А собачины-то я все-таки отведал…

Дело было так. Год тому назад в научном центре нашего университета, расположенного почти в центре Сеула, появился новый профессор. Толковый физик, занимался, и очень успешно, магнитооптикой. Но многие студенты, да и некоторые преподаватели, в разговорах о нем постоянно отпускали ироничные шутки. Вроде того, что он немножко со странностями и не такой, как все другие сотрудники. Вообще-то говоря это не свойственно корейскому стилю отношений, который проповедует конфуцианство. То есть все младшие должны неукоснительно уважать старших и не только по возрасту, но и по занимаемой должности. Такое уважение может быть утрачено только в случае, если, как говорят корейцы, человек потерял свое лицо. Совершил какой-нибудь нелицеприятный поступок или его поведение оскорбляет общественное мнение.   Например, одного профессора истории выгнали из университета за неосторожное высказывание об определенной пользе японской оккупации в начале позапрошлого столетия для общего развития корейской экономики. Возможно, так на самом деле и было при объективном взгляде на историю этого вопроса, но, к сожалению, субъективное мнение всего корейского общества расценивает акт упомянутой оккупации, как прямой геноцид корейского народа, а самих японцев считают исконными врагами государства. В любом историческом музее можно увидеть картины, на которых ужасные воинственные японцы, с искаженными от злости лицами, колют, рубят и стреляют мирных трудолюбивых корейцев. А неутомимые гиды с энтузиазмом втолковывают маленьким школьникам, что их главными врагами продолжают оставаться японцы, которые, во-первых, должны публично принести извинения всему корейскому народу за оккупацию, а, во-вторых, вернуть исконные корейские острова, которые они захватили во время агрессии. Одним словом, патриотическое воспитание молодого поколения идет полным ходом и базируется на прочном фундаменте национальной идеи о Великой Корее. Но потерять свое лицо можно и по менее глобальным причинам, связанным с национально-историческим самосознанием корейцев. Достаточно, если вас заметят играющим в казино или посещающим улицу красных фонарей, населенную жрицами свободной любви.
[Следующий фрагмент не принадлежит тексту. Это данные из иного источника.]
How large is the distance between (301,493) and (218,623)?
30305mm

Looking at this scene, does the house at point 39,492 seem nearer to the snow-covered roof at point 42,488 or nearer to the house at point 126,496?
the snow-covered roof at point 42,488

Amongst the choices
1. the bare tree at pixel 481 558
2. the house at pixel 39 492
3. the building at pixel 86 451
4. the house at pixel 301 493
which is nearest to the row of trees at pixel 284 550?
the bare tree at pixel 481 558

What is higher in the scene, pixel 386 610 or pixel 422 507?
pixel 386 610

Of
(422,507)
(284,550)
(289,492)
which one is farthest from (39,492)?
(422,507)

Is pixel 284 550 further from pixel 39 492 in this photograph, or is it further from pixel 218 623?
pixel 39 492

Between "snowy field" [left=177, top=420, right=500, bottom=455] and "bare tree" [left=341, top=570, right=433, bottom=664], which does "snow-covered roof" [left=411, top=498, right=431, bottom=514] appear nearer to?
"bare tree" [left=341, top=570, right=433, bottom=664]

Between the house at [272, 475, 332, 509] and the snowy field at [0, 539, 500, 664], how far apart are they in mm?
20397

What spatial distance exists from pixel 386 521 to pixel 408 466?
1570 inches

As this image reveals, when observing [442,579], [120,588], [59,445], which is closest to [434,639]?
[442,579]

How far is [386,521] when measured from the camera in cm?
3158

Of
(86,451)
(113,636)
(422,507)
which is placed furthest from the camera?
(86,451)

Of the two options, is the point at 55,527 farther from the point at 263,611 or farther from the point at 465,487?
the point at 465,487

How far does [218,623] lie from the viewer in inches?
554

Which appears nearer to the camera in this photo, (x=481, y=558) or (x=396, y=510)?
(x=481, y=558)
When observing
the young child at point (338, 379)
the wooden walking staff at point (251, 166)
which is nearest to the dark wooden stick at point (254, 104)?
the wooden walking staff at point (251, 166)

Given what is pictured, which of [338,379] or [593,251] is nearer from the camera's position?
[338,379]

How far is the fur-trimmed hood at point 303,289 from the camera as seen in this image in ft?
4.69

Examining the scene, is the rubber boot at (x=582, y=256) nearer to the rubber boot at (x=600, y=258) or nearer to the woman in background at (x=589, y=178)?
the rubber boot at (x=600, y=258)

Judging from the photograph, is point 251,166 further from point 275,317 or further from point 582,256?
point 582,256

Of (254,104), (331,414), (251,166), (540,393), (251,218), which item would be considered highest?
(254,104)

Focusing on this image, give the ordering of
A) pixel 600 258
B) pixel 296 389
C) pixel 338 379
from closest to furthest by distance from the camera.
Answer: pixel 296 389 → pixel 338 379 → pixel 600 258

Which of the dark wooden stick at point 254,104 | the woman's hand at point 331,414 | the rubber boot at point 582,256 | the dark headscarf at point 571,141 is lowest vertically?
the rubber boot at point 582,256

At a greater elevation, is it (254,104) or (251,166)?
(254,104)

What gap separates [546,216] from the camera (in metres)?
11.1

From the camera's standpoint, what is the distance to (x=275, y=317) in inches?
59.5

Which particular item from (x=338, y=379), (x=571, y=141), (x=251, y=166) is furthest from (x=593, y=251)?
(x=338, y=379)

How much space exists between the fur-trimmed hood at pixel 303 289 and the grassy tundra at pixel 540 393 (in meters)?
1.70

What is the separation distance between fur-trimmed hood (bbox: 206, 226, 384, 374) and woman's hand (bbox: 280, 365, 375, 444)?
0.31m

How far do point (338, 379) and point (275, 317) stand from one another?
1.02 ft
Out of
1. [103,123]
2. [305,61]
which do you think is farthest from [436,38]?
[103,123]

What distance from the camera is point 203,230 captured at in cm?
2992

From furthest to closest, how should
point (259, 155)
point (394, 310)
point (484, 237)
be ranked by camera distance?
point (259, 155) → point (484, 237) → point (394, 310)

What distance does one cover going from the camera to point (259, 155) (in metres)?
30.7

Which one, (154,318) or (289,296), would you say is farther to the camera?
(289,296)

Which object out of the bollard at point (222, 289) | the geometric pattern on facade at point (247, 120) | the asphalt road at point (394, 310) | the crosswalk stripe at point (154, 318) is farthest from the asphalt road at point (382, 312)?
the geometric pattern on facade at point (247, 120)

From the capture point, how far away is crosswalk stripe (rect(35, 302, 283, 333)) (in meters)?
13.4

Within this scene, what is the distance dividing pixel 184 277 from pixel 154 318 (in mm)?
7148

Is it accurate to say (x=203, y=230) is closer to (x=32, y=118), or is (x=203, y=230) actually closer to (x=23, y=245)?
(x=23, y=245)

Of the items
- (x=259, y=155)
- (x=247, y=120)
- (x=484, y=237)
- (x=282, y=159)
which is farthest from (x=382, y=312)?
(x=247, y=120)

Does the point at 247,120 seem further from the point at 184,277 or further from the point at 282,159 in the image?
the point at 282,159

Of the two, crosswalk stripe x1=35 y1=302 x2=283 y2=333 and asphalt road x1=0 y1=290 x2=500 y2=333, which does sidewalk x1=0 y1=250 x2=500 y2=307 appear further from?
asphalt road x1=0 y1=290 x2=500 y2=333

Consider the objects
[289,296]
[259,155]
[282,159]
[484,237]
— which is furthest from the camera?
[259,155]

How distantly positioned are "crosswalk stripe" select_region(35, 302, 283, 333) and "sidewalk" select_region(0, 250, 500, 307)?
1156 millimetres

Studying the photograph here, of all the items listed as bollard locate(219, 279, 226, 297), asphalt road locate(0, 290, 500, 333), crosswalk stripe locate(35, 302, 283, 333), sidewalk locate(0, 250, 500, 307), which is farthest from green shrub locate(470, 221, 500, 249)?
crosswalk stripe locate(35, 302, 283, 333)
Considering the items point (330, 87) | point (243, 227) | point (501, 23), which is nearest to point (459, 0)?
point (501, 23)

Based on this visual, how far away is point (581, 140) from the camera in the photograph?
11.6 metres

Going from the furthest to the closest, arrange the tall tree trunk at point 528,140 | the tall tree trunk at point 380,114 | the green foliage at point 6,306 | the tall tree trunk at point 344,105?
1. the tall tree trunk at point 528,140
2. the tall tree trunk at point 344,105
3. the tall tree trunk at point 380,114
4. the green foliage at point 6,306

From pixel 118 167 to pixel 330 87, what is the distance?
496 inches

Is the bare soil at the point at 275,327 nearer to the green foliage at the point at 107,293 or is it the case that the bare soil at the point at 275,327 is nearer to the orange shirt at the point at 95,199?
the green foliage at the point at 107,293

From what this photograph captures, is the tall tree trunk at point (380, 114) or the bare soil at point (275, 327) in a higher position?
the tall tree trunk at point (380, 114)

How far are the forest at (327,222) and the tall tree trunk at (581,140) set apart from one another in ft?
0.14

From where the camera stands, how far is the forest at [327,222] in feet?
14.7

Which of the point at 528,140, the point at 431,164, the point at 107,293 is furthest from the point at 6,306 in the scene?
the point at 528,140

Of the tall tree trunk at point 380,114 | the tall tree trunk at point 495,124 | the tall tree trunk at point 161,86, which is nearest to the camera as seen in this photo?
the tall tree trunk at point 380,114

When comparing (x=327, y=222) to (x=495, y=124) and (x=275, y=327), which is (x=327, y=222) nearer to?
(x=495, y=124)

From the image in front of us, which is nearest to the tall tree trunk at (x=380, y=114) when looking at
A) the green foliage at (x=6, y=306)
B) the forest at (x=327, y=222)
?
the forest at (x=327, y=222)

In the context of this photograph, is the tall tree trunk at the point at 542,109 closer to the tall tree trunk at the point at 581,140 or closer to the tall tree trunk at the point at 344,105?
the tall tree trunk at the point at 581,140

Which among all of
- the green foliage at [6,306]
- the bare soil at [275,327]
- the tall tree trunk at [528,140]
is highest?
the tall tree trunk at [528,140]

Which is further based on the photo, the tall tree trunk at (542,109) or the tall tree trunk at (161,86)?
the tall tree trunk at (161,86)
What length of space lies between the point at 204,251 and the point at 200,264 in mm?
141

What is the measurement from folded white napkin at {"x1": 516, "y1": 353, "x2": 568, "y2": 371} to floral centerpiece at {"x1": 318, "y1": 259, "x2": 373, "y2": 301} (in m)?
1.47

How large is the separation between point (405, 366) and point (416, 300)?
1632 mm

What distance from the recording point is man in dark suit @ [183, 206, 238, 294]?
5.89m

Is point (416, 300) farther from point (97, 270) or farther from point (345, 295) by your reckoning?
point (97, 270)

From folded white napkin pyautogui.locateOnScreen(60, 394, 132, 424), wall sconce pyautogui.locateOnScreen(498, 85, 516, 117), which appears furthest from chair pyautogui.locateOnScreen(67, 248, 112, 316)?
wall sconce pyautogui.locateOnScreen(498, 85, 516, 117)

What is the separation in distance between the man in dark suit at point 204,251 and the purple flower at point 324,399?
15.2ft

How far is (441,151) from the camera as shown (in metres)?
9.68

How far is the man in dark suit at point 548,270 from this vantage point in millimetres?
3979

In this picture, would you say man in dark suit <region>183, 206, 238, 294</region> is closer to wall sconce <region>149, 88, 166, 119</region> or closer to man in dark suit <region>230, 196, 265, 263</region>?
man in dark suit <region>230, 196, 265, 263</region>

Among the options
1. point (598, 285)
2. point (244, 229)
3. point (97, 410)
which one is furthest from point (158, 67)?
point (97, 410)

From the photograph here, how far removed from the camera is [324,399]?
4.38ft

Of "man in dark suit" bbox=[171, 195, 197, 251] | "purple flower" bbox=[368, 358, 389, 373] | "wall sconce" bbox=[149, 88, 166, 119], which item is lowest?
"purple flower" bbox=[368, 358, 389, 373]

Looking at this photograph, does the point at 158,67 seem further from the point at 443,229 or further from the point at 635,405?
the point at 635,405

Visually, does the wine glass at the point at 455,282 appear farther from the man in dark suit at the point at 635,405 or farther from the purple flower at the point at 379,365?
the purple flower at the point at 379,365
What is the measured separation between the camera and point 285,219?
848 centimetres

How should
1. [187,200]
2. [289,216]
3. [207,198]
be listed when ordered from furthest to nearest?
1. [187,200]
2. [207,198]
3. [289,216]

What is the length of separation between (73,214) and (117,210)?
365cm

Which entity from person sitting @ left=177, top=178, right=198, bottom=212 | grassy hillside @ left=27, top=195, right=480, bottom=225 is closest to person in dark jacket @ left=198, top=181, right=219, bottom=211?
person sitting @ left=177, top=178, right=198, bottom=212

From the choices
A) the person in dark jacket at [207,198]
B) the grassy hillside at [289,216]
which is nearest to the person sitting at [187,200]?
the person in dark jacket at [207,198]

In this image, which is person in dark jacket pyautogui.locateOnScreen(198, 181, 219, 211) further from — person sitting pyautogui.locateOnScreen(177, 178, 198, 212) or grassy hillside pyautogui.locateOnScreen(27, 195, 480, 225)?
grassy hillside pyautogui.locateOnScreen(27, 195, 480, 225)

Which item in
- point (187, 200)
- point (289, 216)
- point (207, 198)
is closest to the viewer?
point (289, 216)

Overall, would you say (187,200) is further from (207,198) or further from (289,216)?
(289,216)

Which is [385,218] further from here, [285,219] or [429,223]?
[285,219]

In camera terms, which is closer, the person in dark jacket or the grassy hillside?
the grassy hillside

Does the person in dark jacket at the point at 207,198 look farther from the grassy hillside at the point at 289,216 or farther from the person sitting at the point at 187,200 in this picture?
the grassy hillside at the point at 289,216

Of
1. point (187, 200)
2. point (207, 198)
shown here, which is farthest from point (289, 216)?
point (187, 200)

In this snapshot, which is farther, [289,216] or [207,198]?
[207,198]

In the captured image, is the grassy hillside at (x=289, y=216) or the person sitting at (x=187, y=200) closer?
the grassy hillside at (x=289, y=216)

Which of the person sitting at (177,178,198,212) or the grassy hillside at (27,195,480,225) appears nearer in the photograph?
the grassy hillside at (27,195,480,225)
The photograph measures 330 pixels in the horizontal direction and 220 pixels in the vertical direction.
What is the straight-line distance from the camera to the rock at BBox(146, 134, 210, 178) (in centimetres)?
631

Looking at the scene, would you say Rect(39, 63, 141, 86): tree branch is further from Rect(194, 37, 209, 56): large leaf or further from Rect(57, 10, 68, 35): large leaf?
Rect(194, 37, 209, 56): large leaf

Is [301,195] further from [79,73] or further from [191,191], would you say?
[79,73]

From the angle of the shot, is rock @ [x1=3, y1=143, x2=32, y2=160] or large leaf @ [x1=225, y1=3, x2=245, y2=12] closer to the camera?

Кстати, все эти развратно-развлекательные учреждения не разбросаны хаотично по всему городу, а сконцентрированы в одном месте, и засечь вас там не составляет большого труда.

Однако, к нашему профессору, о котором идет речь, все перечисленные причины отношения не имели. Он был хорошим семьянином, верным патриотом своей страны, а играть любил только в национальную игру Го, да и то в свободное от работы время. Единственным недостатком считалась его чрезмерная любовь к тушеному собачьему мясу.
 
- Он любит кэкуги,- по секрету сообщали мне студенты. При этом заговорщицки щурили и без того узкие глаза, укоризненно качали головами и осуждающе смеялись. Вроде бы сами не употребляют тишком четвероногих тварей. У них даже в календаре отмечен праздник под названием «День поедания собаки». А любимым анекдотом считается рассказ о несчастном псе, который несет вдвойне опасную сторожевую службу на границе между корейскими государствами.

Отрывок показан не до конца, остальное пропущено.